(Beginning of DATA SHOWN)

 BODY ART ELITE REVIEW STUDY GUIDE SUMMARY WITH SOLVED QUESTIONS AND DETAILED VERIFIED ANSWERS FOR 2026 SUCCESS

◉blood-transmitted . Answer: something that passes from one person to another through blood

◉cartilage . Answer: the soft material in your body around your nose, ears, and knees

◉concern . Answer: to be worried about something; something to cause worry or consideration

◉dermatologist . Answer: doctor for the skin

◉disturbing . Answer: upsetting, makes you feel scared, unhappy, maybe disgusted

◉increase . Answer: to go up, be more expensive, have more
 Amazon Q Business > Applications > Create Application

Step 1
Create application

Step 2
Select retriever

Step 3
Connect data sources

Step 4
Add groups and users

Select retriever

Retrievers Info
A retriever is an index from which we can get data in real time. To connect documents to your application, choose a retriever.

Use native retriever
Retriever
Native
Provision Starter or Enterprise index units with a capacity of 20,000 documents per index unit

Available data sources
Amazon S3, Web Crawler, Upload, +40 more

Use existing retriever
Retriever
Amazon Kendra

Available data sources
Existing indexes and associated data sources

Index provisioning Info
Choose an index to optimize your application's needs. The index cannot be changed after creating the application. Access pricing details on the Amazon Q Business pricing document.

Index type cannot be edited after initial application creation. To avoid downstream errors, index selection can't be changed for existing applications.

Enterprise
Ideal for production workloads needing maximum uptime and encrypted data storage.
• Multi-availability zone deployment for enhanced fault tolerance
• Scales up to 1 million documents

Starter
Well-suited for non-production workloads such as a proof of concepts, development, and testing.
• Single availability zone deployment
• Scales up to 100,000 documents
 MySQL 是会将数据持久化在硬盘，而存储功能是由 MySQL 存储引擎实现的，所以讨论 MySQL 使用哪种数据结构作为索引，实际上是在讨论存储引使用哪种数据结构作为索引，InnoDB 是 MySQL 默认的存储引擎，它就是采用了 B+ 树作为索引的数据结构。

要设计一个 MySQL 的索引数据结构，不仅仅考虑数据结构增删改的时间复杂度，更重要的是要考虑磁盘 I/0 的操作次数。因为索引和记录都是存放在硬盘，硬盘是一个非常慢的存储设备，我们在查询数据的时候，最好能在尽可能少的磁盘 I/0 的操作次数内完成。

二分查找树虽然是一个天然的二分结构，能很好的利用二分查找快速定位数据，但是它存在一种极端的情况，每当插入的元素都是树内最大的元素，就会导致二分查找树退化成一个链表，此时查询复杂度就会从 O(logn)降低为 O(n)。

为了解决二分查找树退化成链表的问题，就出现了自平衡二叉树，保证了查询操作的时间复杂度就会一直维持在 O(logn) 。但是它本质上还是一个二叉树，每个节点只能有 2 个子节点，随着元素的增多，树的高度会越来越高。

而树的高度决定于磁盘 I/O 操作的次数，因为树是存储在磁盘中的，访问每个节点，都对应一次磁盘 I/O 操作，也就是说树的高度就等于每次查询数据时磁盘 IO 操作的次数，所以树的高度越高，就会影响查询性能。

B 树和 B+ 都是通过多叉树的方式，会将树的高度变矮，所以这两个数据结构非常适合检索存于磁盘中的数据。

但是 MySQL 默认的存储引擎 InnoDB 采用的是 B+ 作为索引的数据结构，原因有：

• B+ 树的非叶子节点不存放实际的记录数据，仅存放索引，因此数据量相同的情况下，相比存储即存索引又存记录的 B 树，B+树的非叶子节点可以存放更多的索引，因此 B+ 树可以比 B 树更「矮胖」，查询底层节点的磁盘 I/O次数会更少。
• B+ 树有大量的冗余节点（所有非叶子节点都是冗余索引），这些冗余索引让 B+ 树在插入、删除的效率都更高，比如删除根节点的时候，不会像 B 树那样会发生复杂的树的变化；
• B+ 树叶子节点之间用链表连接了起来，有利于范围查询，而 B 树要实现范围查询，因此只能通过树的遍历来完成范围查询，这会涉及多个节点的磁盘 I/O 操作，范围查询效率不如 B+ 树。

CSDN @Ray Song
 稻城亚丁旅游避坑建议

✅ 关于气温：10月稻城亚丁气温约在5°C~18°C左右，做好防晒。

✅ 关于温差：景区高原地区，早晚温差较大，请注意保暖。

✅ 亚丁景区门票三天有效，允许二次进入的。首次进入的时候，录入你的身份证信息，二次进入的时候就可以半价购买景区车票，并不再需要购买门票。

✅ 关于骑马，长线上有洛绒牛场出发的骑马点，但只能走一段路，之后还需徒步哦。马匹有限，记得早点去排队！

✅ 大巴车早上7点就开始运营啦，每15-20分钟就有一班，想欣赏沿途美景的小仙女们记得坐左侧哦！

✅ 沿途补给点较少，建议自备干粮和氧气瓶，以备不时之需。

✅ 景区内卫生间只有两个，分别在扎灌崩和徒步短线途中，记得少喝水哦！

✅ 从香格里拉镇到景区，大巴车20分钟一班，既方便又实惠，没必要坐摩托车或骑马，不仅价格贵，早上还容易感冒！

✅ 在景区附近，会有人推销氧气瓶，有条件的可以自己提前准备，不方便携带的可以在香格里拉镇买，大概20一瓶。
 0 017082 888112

(End of DATA SHOWN)

■ **DIRECTIONS**: The range runs from the line above containing "Retrievers Info" to the line containing "O(logn) 。但是它本质上还是一个二叉树，每个节点只能有 2 个子节点，随着元素的增多，树的高度会越来越高。", inclusive. Restate those lines word for word and no others.

■ **SOLUTION TO THE PROBLEM**:
Retrievers Info
A retriever is an index from which we can get data in real time. To connect documents to your application, choose a retriever.

Use native retriever
Retriever
Native
Provision Starter or Enterprise index units with a capacity of 20,000 documents per index unit

Available data sources
Amazon S3, Web Crawler, Upload, +40 more

Use existing retriever
Retriever
Amazon Kendra

Available data sources
Existing indexes and associated data sources

Index provisioning Info
Choose an index to optimize your application's needs. The index cannot be changed after creating the application. Access pricing details on the Amazon Q Business pricing document.

Index type cannot be edited after initial application creation. To avoid downstream errors, index selection can't be changed for existing applications.

Enterprise
Ideal for production workloads needing maximum uptime and encrypted data storage.
• Multi-availability zone deployment for enhanced fault tolerance
• Scales up to 1 million documents

Starter
Well-suited for non-production workloads such as a proof of concepts, development, and testing.
• Single availability zone deployment
• Scales up to 100,000 documents
 MySQL 是会将数据持久化在硬盘，而存储功能是由 MySQL 存储引擎实现的，所以讨论 MySQL 使用哪种数据结构作为索引，实际上是在讨论存储引使用哪种数据结构作为索引，InnoDB 是 MySQL 默认的存储引擎，它就是采用了 B+ 树作为索引的数据结构。

要设计一个 MySQL 的索引数据结构，不仅仅考虑数据结构增删改的时间复杂度，更重要的是要考虑磁盘 I/0 的操作次数。因为索引和记录都是存放在硬盘，硬盘是一个非常慢的存储设备，我们在查询数据的时候，最好能在尽可能少的磁盘 I/0 的操作次数内完成。

二分查找树虽然是一个天然的二分结构，能很好的利用二分查找快速定位数据，但是它存在一种极端的情况，每当插入的元素都是树内最大的元素，就会导致二分查找树退化成一个链表，此时查询复杂度就会从 O(logn)降低为 O(n)。

为了解决二分查找树退化成链表的问题，就出现了自平衡二叉树，保证了查询操作的时间复杂度就会一直维持在 O(logn) 。但是它本质上还是一个二叉树，每个节点只能有 2 个子节点，随着元素的增多，树的高度会越来越高。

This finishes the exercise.